百音「もし…もしね、私が天気のことを勉強したら、おじいちゃんの仕事やみーちゃんの研究の役に立ったりするかな? 誰かの役に立てるかな?」
龍己「漁業はギャンブル。天気のデータの読み方ひとつで100万も200万も稼ぎが変わってくんだよ。ハハハ。だがら、将来モネちゃんが天気読めるようになって、俺が一発勝負かける時は、あんたに相談する」
百音の瞳に光が差し込む
モネの中で、トラウマの「水」を知ることが、「亮のために何かできる」(亮の役に立つ)事にどんどん繋がっていきます。
4週ラスト、船で本土に向かうシーンで朝岡セリフの回想が入ります。
朝岡「山は水を介して空とつながっています。海もそうです。永浦さんは、海で育って海のことを知っている人ですし、山のことも知ろうとしている。なら、空のことも知るべきです」
百音「全部つながってる…」
牡蠣ナレ(やっと見つけたんだね、よかったね。)
3.4週の帰省でモネが気象予報の勉強をする動機付けが完了したまとめ。
この朝岡さんのセリフを受けて、5週最初のバス停のシーン。
百音「何か困ってんなら…。何もできないけど、メールとか、電話とか、聞くから」(背を向けたままの亮)
亮「やめよ。ごめん、そういうのは俺やっぱいいわ」
聞くから…といいつつモネは全く聞けそうにないオーラを出しています。「何もできない」から話を聞いてあげる資格がないと思っているモネ。資格をとって「何かできる」自分になれば聞いてあげられる。これが「気象予報」を勉強する背中を最後に押します。力強い海風のように。

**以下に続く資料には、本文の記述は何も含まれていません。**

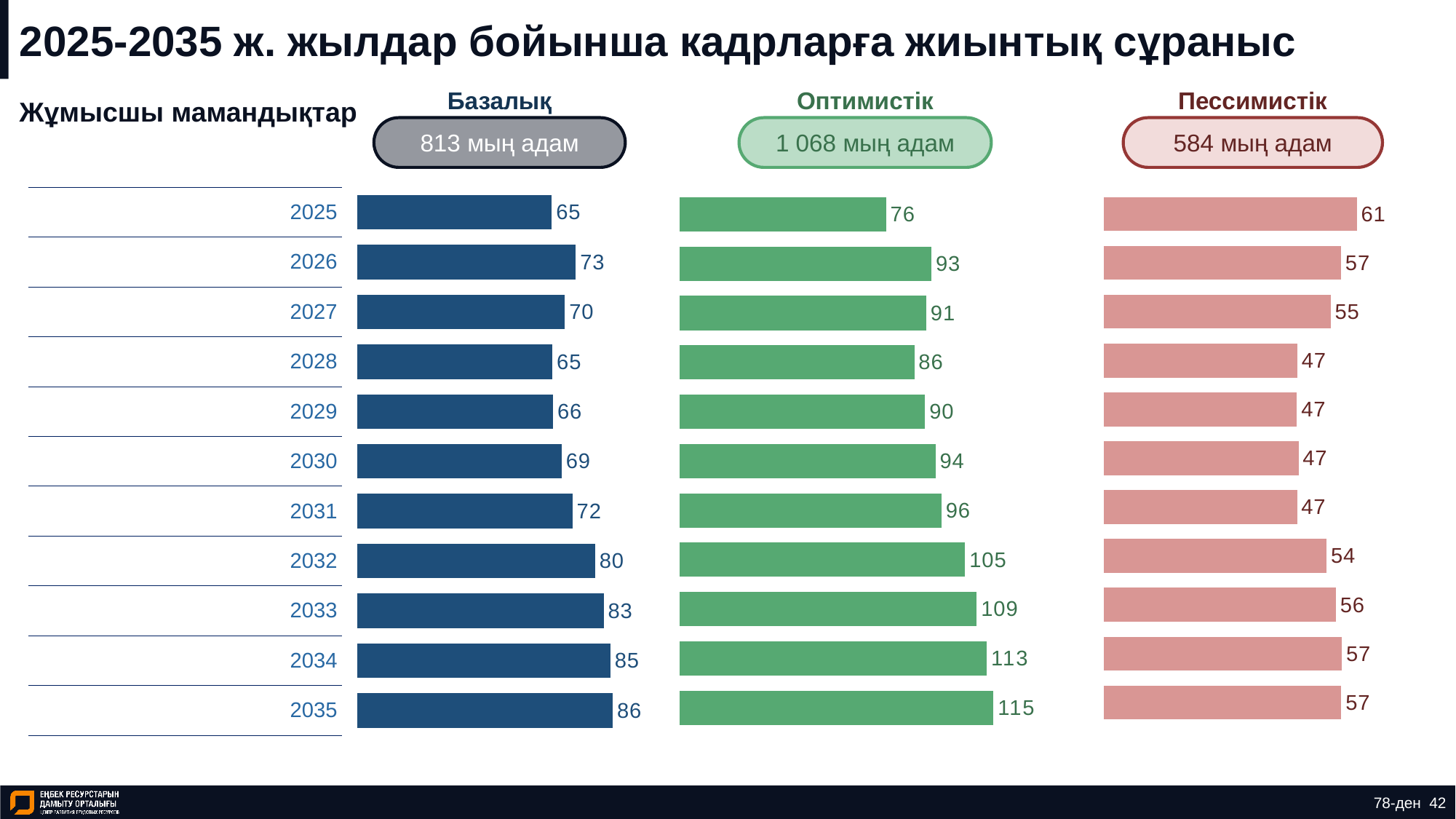
How many years are shown in the Пессимистік chart? 11 In the Базалық chart, which year has the lowest value? 2025 and 2028 In the Базалық chart, what is the value for 2032? 80 In the Оптимистік chart, what is the difference between the values for 2035 and 2025? 39 In the Пессимистік chart, what is the value for 2025? 61 In the Базалық chart, which is larger: the value for 2026 or the value for 2027? 2026 In the Оптимистік chart, do the values generally rise or fall from 2028 to 2035? rise In the Оптимистік chart, which year has the highest value? 2035 In the Оптимистік chart, what is the value for 2028? 86 What kind of chart is the Оптимистік chart? bar chart What total is shown in the label above the Оптимистік chart? 1 068 мың адам In the Пессимистік chart, which year has the highest value? 2025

(3週)亮の太陽エネルギーによって蒸発した(勉強する前向きなエネルギーを得た)モネは、(5週はじめに)亮の海風に背中を押されバスで登米の山に登っていきます。
登米では菅波先生からの学習サポートを受けてモネは「気象予報士」を目指していきます。
バス停は亮から菅波先生へ一旦託されたバトンタッチのシーンかもしれません。
3.気象予報士合格直前の《覚悟》を決めた8週
気象予報士試験(3回目)を前にモネは亮から覚悟と衝動性を伴う前向きなパワーをもらっています。
「亮の力になるには気象予報士の資格をとりあえず取るしかない!とりたい!役に立ちたい!」と決意と覚悟を固めた週です。
長くなるので詳細は下記noteにまとめました。
ここで言えることは、7週の朝岡のセリフに集約されます。
朝岡「何もできなかった、と思う人は、次はきっと、何かできるようになりたいと強く思うでしょう?その思いが、わたしたちを動かすエンジンです」
亮に対して「何もできなかった」と思い続けたモネは、亮のために「何かできる人になりたい」と強く思い、その思いがモネを動かすエンジンになりました。

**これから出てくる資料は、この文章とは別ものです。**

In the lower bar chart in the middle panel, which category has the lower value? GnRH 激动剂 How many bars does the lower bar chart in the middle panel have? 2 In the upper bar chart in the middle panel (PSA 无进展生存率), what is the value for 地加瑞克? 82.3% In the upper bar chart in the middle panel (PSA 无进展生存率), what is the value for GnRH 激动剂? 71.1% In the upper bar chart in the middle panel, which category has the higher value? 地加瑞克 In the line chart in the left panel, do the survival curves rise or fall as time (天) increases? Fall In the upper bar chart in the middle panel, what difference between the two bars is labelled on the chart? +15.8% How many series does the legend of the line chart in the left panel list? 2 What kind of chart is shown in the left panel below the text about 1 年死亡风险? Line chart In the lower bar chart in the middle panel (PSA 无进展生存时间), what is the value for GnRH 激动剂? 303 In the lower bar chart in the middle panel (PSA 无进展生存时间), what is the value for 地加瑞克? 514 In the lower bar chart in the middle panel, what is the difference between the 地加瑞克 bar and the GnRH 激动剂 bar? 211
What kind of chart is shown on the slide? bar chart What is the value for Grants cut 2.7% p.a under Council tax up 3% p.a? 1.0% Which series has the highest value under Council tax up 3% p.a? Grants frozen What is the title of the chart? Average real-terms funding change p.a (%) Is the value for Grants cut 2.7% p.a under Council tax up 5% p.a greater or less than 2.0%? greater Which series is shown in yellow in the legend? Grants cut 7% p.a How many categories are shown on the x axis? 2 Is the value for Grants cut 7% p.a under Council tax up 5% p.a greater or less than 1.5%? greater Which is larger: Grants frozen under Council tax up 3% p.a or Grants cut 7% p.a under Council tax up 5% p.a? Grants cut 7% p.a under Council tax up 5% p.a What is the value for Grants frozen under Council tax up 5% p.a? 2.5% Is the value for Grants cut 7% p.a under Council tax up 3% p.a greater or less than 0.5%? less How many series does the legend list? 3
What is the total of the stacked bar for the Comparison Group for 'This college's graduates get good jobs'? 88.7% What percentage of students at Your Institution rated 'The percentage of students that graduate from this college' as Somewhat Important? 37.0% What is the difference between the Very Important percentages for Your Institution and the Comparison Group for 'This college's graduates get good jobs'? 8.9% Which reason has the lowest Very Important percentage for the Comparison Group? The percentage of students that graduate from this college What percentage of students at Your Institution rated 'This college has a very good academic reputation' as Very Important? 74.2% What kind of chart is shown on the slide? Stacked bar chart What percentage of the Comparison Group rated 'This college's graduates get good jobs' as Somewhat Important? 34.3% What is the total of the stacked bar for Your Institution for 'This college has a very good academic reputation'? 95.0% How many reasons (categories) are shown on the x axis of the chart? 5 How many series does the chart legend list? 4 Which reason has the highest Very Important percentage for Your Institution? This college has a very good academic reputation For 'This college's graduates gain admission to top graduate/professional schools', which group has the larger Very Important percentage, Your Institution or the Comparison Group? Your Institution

●まとめ登米編「気象予報士の資格試験取得まで」のプロセスの重要ポイントには亮が関わっている
こうして追ってみていくと、モネの登米での行動軸のひとつ②「気象予報士の資格試験取得まで」のプロセスにおいて重要ポイントごとにしっかりと亮の存在が関わっています。
資格取得動機付けプロセス
(1)興味関心(亮)
(2)内発的動機付け(亮)
(3)学習動機付け・サポート(菅波)
(4)覚悟(亮)
学習動機付けについては、ひとつひとつ丁寧に菅波先生が「サポート」しています。モネの前向きな強いエネルギーを引き起こすより「サポート」としての役割です。
このページ最初に、この物語では前向きなエネルギーこそが「水の循環」での「太陽エネルギー」であり根底に敷かれている〈愛〉だと書きました。
上記の〈愛〉だと受け取れるモネ自身を強く突き動かすエネルギーの場面は【本物の太陽】の映像表現されており、その箇所を次のnoteにまとめています↓
サポートと前向きなエネルギーでは、モネにとって相手の存在意義が異なります。